Excerpted text below:

Shipov’s vision was a logical development of Slavophile communitarian sentiments. The early Slavophiles saw the peasant commune as a means of redistributing wealth through the periodic re-partition of land among peasant households and the mechanism of reciprocal responsibility for taxation. He extended the communal task of the re-distribution of resources to the level of local self-government (the zemstvo); this, however, implied the emergence of a bureaucracy to oversee the task. Thus the Slavophile commitment to economic communitarianism clashed with the Slavophiles’ traditional mistrust of the central bureaucracy as a product of Peter the Great’s ‘foreign’ state.
The debates
Shipov’s attempt to redistribute resources among regions on an equal basis gave rise to heated debates among the local zemstvo organizations, and the guberniia administration was accused of infringing the independence of uezd authorities.35 There was initial resistance to the plan from those local authorities designated as donors rather than recipients, but the guberniia administration eventually won over the uezdy by proposing to tax the city of Moscow itself (which as the result of some legislative oversight had the status of an uezd).36 Thus forced to pay its dues, Moscow in turn imposed administrative control over the uezd authorities.37 As Chicherin noted, any use of other people’s money must entail some form of dependence.38 In his view, therefore, Shipov’s concept of ‘interaction’ between the uezd and the guberniia zemstva actually meant control and subjugation.39 He argued that the redistribution of resources among the uezdy was a pathway to bureaucratic socialism,40 pointing out that the whole principle of local self-government meant self-governing by self-taxation, so that money collected locally should be spent locally on locally chosen projects.41 The attempt of the guberniia zemstvo to achieve an equitable redistribution of resources thus contradicted the basic principle of local self-government: instead of local self-government of the people and by the people, there was to be a return to bureaucratic governance ‘from the top’, where funds would be assigned by the guberniia authority for the purposes it considered most advantageous.42 As a result, the organs of local self-government, having neither responsibility for resources nor authority over their use would become, effectively, a fiction.43 For Chicherin, Shipov’s ‘enforced altruism’ amounted to justifying the right to take from some to give to others, while in a truly just social order each had the right to receive what was his due.44
In sum, for Shipov, the end (universal primary education) justified the means (the redistribution of resources in favour of the poorer uezdy), whereas for Chicherin, it was the means that was the issue: without local control over local resources, self-government became no more than a branch of the centralised bureaucracy. In his view, the zemstvo was an association under civil (private) law, in contrast to the state as a public law institution;45 and private initiative was the cornerstone of civic order. His vision of economic liberalism was at odds with the notion of communitarian welfare promulgated by Shipov. In response to the latter, though, Chicherin was forced to revise his earlier, more qualified, support for local self-government, recognising that local uezd authorities might deliver services to the local population more efficiently than a ‘benevolent’ guberniia bureaucracy.46 Shipov, on the other hand, continued to view local self-government as only a stepping-stone to the creation of an all-embracing welfare state, which could be achieved by expanding the existing two-tier (uezd and guberniia) zemstvo system to include a central zemstvo representation.

End of Excerpted text.

## Tasks and exercises
a) In the passage on Shipov and Chicherin, how did the guberniia administration eventually win over the uezdy?
b) Revise the passage on Shipov and Chicherin between "Shipov’s vision was" and "Great’s ‘foreign’ state.", inclusive, replacing "peasant commune" with "village commune".
The items are separate material from the passage on Shipov and Chicherin.

Dataset entries below:

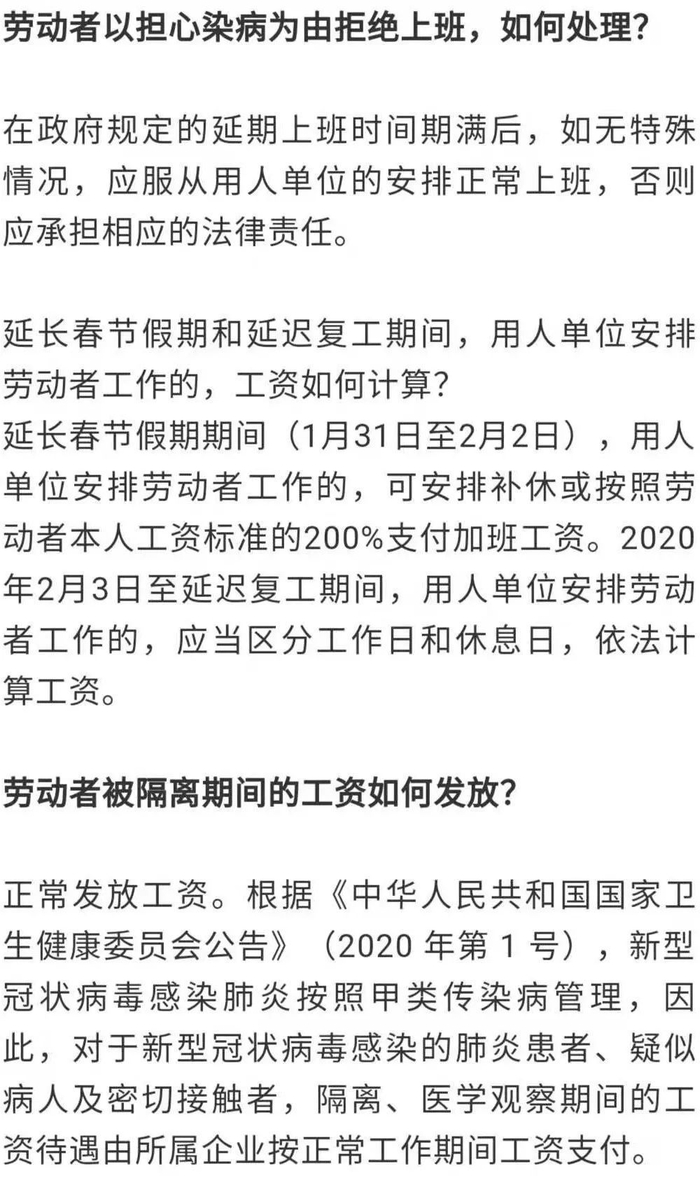 劳动者以担心染病为由拒绝上班，如何处理？

在政府规定的延期上班时间期满后，如无特殊情况，应服从用人单位的安排正常上班，否则应承担相应的法律责任。

延长春节假期和延迟复工期间，用人单位安排劳动者工作的，工资如何计算？
延长春节假期期间（1月31日至2月2日），用人单位安排劳动者工作的，可安排补休或按照劳动者本人工资标准的200%支付加班工资。2020年2月3日至延迟复工期间，用人单位安排劳动者工作的，应当区分工作日和休息日，依法计算工资。

劳动者被隔离期间的工资如何发放？

正常发放工资。根据《中华人民共和国国家卫生健康委员会公告》（2020 年第 1 号），新型冠状病毒感染肺炎按照甲类传染病管理，因此，对于新型冠状病毒感染的肺炎患者、疑似病人及密切接触者，隔离、医学观察期间的工资待遇由所属企业按正常工作期间工资支付。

End of Dataset entries.

## Task responses
a) It proposed to tax the city of Moscow itself.

b)
Shipov’s vision was a logical development of Slavophile communitarian sentiments. The early Slavophiles saw the village commune as a means of redistributing wealth through the periodic re-partition of land among peasant households and the mechanism of reciprocal responsibility for taxation. He extended the communal task of the re-distribution of resources to the level of local self-government (the zemstvo); this, however, implied the emergence of a bureaucracy to oversee the task. Thus the Slavophile commitment to economic communitarianism clashed with the Slavophiles’ traditional mistrust of the central bureaucracy as a product of Peter the Great’s ‘foreign’ state.